> _WHAT YOU ARE ASKED TO DO_
Count how many lines of the data include "market". The answer is that number and nothing else.

[SOURCE DATA — start]

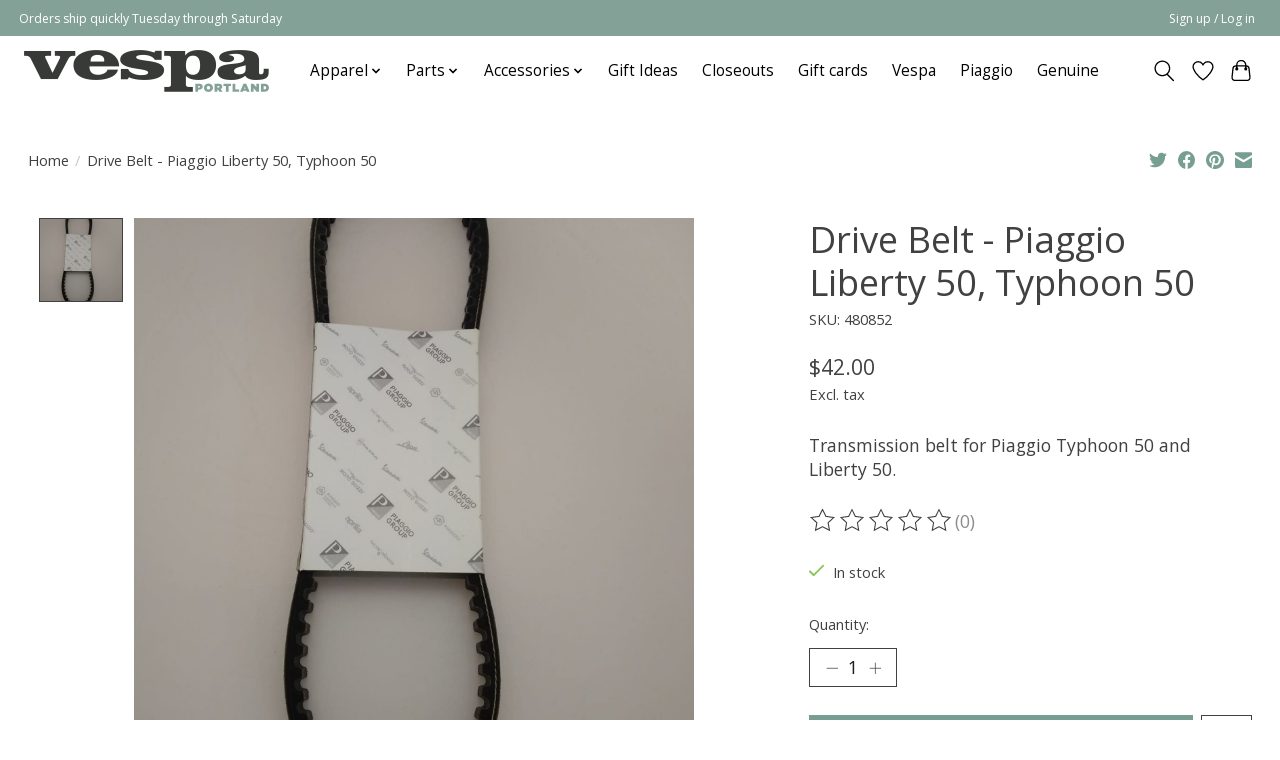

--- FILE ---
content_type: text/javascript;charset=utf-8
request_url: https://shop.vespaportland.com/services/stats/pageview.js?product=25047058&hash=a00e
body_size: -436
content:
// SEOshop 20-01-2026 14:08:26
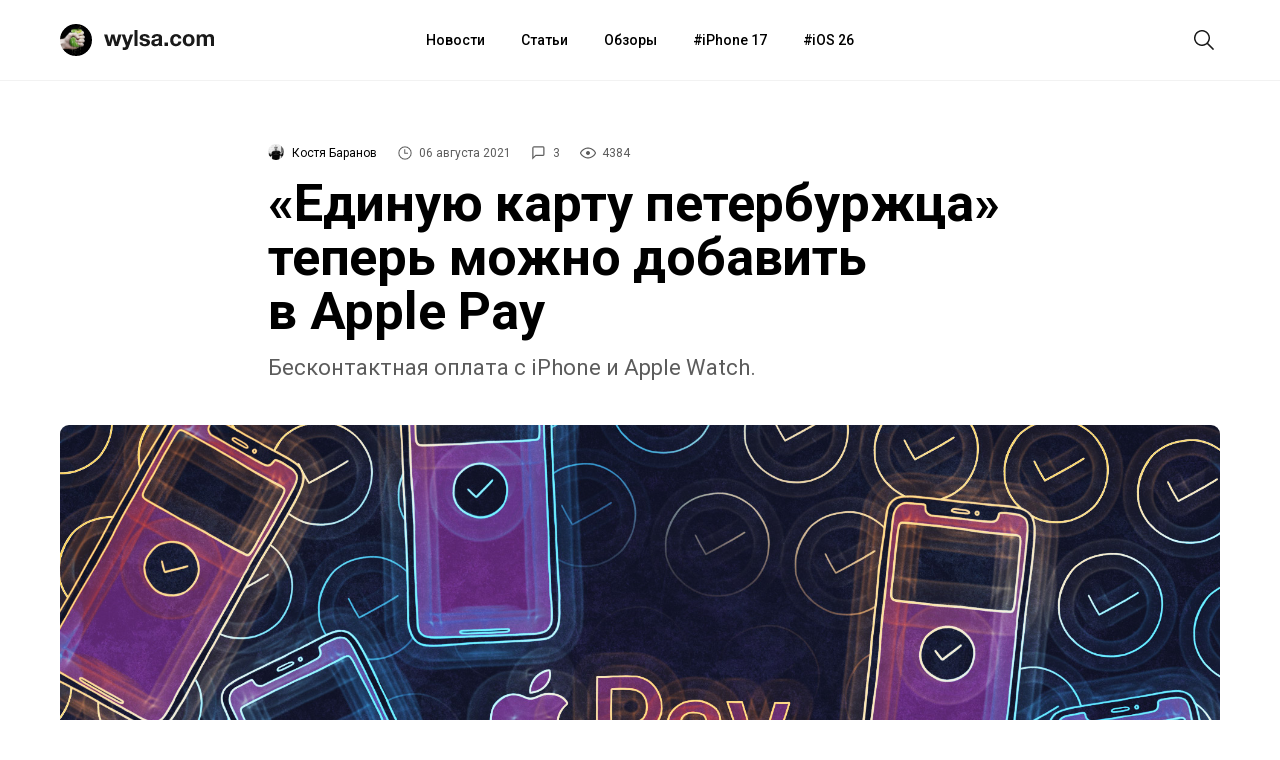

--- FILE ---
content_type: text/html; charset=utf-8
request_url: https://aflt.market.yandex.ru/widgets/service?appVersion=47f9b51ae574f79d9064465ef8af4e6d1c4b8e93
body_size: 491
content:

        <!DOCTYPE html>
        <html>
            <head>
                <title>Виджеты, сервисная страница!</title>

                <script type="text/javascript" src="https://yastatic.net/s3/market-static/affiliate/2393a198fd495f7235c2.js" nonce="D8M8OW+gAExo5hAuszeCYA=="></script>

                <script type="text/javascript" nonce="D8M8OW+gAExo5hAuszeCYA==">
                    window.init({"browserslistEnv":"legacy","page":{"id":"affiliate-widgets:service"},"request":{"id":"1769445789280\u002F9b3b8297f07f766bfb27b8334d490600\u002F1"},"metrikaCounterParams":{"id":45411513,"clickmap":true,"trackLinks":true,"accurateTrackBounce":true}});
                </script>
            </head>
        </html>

[SOURCE DATA — finish]
[SOURCE DATA — start]

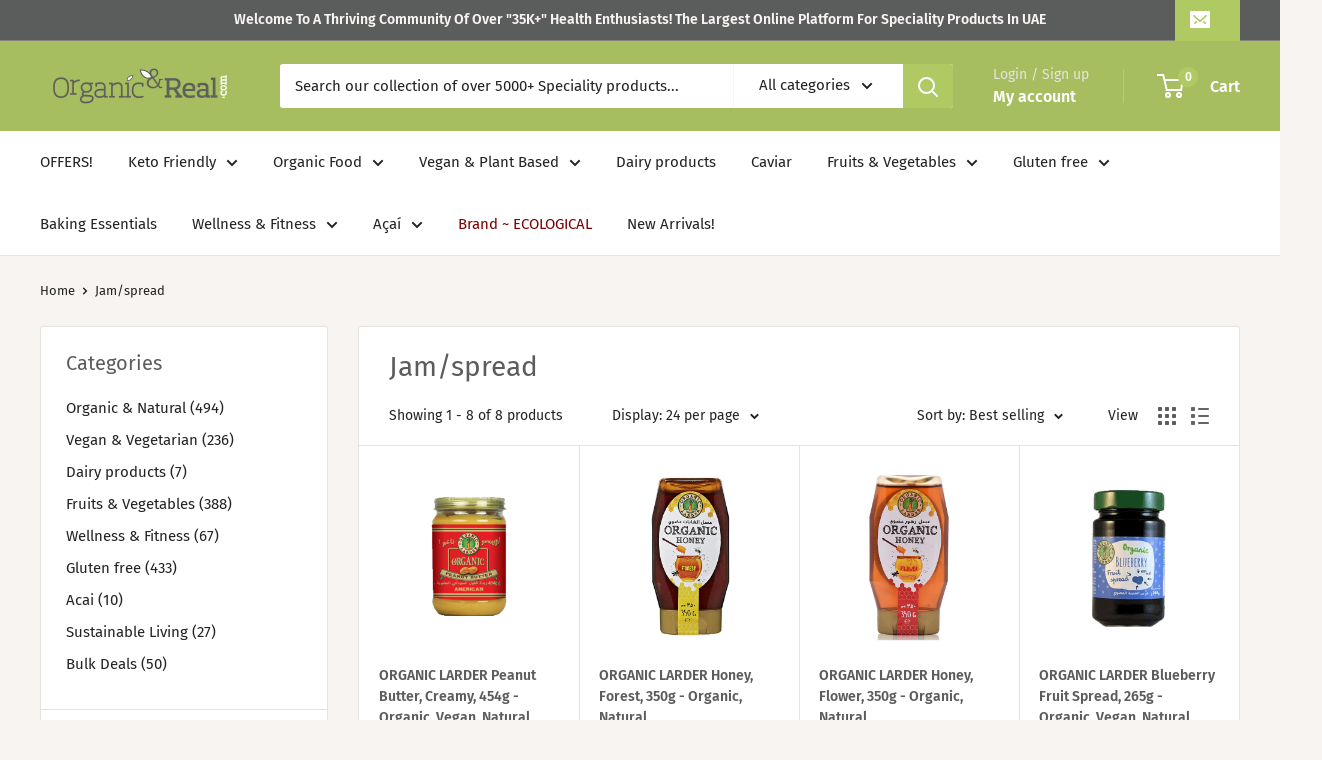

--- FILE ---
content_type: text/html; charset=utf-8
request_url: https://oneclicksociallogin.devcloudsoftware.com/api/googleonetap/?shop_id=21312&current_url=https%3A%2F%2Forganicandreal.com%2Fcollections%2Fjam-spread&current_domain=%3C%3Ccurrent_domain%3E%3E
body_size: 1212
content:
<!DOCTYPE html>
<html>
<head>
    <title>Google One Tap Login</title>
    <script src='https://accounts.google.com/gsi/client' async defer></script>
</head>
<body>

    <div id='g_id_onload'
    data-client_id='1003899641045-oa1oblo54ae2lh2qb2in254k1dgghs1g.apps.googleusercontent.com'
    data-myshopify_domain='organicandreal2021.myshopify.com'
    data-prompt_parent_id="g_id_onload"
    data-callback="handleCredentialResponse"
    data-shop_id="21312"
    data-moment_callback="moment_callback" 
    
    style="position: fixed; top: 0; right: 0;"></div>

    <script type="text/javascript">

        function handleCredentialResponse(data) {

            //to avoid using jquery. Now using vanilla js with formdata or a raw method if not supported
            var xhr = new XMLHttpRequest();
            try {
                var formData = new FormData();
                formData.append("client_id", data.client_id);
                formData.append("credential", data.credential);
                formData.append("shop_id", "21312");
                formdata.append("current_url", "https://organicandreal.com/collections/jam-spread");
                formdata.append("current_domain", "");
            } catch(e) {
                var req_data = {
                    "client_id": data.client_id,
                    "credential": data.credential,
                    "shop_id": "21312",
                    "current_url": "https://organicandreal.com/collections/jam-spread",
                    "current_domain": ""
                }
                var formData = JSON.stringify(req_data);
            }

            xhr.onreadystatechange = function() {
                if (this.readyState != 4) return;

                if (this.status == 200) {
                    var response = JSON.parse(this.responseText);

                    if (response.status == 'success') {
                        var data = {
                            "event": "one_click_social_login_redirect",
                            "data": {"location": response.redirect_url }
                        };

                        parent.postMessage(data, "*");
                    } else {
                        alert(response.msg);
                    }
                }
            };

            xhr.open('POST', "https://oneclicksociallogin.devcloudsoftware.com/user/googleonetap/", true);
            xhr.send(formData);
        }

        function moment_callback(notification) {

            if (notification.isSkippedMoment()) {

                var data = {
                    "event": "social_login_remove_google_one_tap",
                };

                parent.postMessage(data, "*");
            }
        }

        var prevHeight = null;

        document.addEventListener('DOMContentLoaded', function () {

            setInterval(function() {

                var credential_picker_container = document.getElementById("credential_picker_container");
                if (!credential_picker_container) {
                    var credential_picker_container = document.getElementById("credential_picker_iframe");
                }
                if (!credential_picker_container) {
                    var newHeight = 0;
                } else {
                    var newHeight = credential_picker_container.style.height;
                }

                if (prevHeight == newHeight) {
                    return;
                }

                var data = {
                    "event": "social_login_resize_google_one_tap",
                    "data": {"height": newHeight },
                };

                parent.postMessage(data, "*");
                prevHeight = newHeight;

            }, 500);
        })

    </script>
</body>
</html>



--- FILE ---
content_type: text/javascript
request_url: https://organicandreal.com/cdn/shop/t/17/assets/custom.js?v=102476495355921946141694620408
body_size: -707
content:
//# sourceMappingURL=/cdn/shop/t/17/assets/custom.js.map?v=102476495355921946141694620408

[SOURCE DATA — finish]
[SOURCE DATA — start]

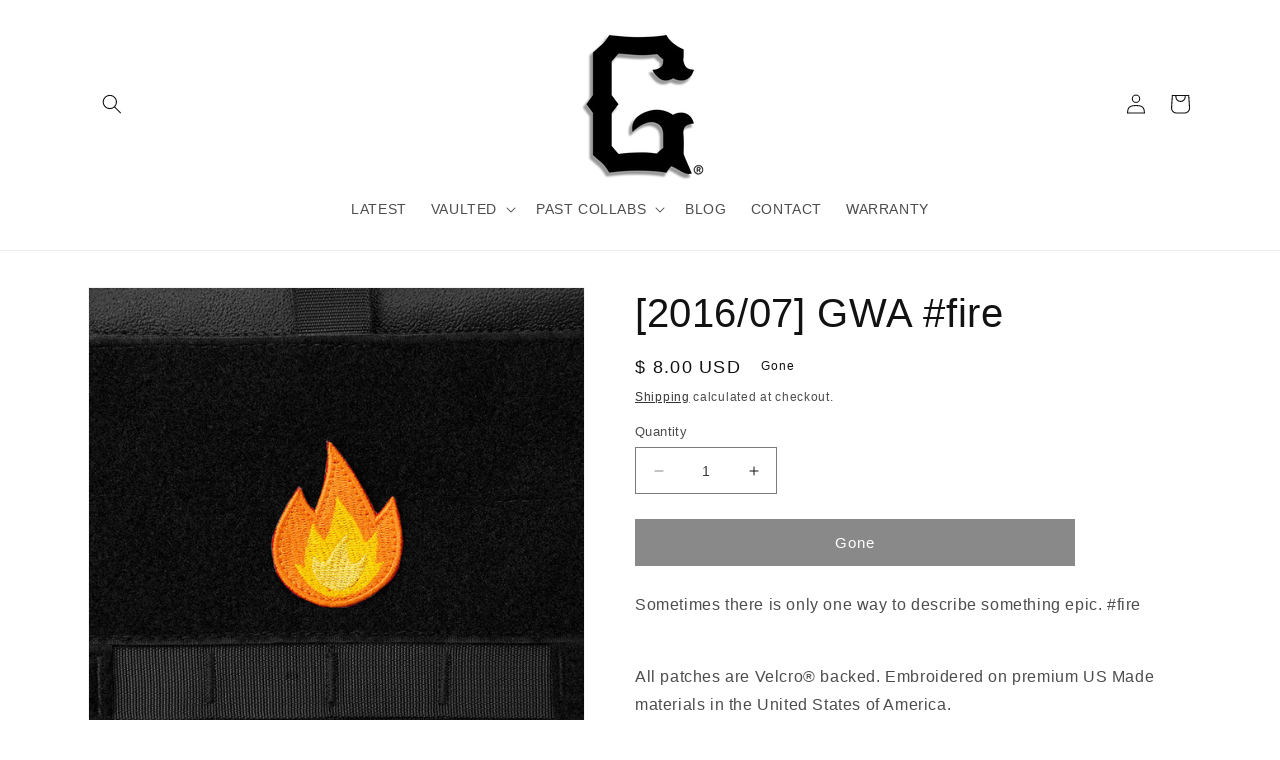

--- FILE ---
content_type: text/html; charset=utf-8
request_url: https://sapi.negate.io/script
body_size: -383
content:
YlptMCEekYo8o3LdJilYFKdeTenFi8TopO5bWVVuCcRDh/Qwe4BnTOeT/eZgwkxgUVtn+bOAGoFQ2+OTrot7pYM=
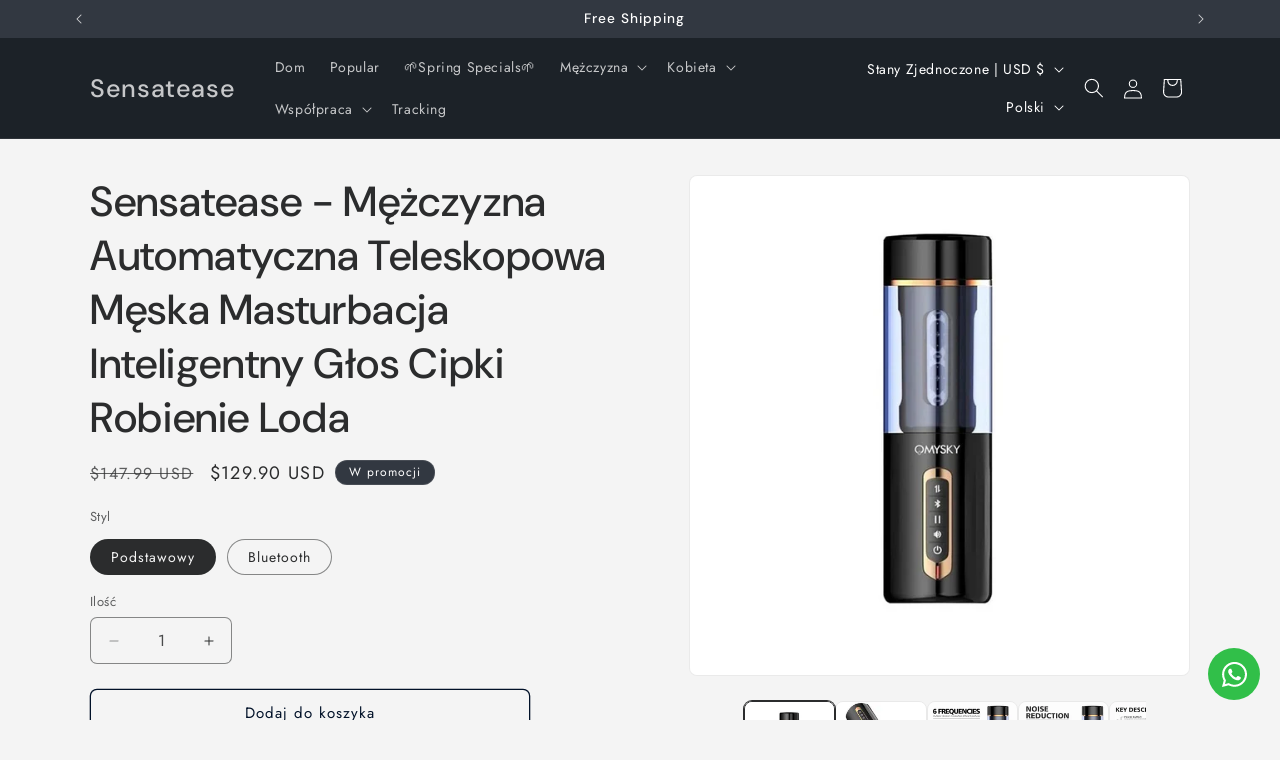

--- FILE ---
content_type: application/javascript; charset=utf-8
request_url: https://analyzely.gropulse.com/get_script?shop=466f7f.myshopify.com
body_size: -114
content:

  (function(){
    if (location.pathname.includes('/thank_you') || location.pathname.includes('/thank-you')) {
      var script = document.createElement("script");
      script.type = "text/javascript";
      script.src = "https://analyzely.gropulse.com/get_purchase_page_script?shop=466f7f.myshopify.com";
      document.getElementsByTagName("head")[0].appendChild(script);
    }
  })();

[SOURCE DATA — finish]

> _RESULT_
2